O SR. JOSAPHAT MARINHO (PFL-BA. Pronuncia o seguinte discurso.) - Sr. Presidente, Srªs e Srs. Senadores, a data de hoje assinala a promulgação, há dez anos, da Constituição de 1988. Elaborada por uma Assembléia Constituinte legitimamente eleita pelo povo, expressou os sentimentos do País naquele momento. Era, sobretudo, um produto da reação do povo brasileiro ao regime militar e aos seus abusos. Por isso mesmo a Constituição se traduziu num texto democrático e progressista: encerrou todos os direitos que a civilização moderna confere ao povo e aos cidadãos, e armou o Estado das normas e dos instrumentos indispensáveis a fazer do poder um instrumento disciplinado de ação a serviço da comunidade. Moderna e transparente, podia encerrar - e ainda pode - lapsos, equívocos. Todas as Constituições do mundo os encerram. Sendo assim, cumpria era prestigiá-la, executando-a, dando-lhe autoridade.
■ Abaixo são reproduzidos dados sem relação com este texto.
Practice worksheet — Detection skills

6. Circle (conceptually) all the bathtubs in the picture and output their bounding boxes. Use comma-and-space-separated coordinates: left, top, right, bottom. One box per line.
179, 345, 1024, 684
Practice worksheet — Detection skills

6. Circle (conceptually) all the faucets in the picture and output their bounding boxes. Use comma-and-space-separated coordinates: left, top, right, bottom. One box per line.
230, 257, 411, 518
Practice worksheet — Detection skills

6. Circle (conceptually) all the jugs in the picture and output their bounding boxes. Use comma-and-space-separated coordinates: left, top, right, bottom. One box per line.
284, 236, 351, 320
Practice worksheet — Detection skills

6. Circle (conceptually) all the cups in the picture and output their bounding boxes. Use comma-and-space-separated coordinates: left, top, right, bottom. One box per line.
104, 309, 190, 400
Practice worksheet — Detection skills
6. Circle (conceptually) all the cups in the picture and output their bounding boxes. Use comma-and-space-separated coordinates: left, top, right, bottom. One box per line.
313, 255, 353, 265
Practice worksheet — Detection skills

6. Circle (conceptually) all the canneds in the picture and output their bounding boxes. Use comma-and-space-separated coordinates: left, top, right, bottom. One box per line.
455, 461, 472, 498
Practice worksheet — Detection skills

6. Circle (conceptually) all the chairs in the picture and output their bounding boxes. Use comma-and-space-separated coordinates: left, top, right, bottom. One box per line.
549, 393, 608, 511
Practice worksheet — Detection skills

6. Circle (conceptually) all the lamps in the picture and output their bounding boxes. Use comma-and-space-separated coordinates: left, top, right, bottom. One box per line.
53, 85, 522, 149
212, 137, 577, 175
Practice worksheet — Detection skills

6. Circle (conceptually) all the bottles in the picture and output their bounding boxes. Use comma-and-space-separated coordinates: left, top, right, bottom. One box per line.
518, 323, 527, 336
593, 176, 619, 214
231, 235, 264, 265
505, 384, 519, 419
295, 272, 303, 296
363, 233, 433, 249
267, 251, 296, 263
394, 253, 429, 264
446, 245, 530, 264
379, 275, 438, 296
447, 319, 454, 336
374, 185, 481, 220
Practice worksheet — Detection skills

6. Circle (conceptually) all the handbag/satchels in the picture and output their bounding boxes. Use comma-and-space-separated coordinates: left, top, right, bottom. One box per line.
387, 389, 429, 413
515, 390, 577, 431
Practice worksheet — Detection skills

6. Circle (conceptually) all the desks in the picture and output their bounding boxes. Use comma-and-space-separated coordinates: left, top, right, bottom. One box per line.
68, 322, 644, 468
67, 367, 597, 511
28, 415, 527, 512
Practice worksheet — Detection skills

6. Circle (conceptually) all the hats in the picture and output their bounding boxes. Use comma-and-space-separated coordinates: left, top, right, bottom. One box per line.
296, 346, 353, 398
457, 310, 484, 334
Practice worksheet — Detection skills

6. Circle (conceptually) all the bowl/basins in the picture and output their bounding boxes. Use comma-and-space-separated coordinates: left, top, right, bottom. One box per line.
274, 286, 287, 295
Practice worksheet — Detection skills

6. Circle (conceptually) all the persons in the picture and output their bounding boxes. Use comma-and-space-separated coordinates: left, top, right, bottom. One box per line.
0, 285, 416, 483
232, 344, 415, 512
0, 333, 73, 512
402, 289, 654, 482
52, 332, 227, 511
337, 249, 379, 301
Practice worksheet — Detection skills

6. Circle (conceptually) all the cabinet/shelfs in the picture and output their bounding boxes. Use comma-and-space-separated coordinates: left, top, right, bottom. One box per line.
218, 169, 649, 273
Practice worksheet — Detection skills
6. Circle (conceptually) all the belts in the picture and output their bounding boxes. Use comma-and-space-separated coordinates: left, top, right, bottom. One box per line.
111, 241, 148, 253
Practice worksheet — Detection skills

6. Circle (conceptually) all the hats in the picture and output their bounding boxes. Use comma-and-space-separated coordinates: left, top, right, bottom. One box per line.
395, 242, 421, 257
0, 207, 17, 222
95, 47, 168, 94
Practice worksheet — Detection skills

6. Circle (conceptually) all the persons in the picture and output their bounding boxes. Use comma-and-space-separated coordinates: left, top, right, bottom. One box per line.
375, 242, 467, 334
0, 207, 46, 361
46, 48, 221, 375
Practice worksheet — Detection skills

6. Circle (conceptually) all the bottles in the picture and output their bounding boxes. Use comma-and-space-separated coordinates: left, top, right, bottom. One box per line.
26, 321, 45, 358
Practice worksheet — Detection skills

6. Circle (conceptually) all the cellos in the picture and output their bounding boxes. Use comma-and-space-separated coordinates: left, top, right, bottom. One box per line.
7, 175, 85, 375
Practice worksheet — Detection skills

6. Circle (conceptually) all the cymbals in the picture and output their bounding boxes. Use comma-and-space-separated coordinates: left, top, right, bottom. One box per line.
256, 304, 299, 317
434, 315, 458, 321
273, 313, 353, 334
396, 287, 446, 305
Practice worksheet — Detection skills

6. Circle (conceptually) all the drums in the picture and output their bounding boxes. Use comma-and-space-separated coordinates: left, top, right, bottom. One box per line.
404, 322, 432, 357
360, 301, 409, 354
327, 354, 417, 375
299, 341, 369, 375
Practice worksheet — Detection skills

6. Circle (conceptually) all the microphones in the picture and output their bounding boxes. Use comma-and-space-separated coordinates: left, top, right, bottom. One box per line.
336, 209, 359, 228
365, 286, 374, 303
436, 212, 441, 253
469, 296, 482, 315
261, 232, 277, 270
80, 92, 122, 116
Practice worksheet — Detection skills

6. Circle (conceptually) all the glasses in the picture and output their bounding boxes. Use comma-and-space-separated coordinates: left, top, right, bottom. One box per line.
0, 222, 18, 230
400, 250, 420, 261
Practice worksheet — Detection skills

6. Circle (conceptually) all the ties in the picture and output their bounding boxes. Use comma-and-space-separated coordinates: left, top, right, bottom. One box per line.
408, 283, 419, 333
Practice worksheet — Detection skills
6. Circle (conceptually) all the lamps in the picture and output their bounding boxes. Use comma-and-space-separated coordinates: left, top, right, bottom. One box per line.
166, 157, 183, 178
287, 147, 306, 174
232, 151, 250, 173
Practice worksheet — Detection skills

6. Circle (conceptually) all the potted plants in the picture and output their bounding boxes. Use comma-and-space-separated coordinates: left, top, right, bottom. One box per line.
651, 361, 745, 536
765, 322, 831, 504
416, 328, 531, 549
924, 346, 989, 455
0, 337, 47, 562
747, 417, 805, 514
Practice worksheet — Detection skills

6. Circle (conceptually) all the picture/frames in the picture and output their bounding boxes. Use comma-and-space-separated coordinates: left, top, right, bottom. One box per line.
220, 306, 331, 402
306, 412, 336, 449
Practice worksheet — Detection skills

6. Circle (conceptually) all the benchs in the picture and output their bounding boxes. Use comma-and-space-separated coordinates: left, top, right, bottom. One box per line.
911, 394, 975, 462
Infelizmente, durante todo esse largo período, houve mais preocupação de reformá-la do que de cumpri-la. Começaram a delinear defeitos na Constituição e a apresentá-la como superada. Imaginavam os corifeus das mudanças que seria enfraquecendo a Constituição, e conseqüentemente o Estado, que promoveriam a felicidade do povo brasileiro. Acusaram a Constituição de envelhecida. Na verdade, os reformadores é que a envelheceram, dela extraindo dispositivos e instrumentos que assegurariam ao Estado a intervenção devida no domínio social e econômico para conter os abusos da riqueza e do poder privado.

Além da revisão, as reformas sobrevieram e ainda estão em curso. Desde princípio, foi reformado o capítulo da ordem econômica da Constituição. Extraíram-se as normas protetoras do capital nacional e da empresa genuinamente brasileira. Suprimiram-se normas que garantiam a presença do Estado nos conflitos sociais. Extinguiram-se ou limitaram-se monopólios criados para que o Estado exercitasse sua influência como elemento de equilíbrio ou de compensação no jogo dos interesses econômicos. Tudo foi feito - dizia-se - para facilitar a ação do Estado, para eliminar formalismos, para propiciar ao Governo a ação de modernização do Estado.

Outras reformas sobrevieram, como a Reforma Administrativa. Quase a concluir-se está a Reforma da Previdência. E ainda pouco antes da eleição, o Presidente da República declarou que outras reformas seriam necessárias.

Vale dizer: essa Constituição, que o povo recebeu com tanta confiança, serve para eleger, mas não tem servido para governar nem legislar. Temos sido cúmplices do Poder Executivo na mudança indevida da Constituição. Fomos, os que nos opúnhamos a essas mudanças, chamados de atrasados, de retrógrados. Estaríamos contra a modernidade, por meio da qual o poder realizaria a felicidade coletiva.

Suprimiram-se normas, enfraqueceu-se o Estado, tudo, repita-se, em nome do desenvolvimento, a que se opunham, segundo os portadores das mudanças, os que não acompanharam as transformações sociais e econômicas.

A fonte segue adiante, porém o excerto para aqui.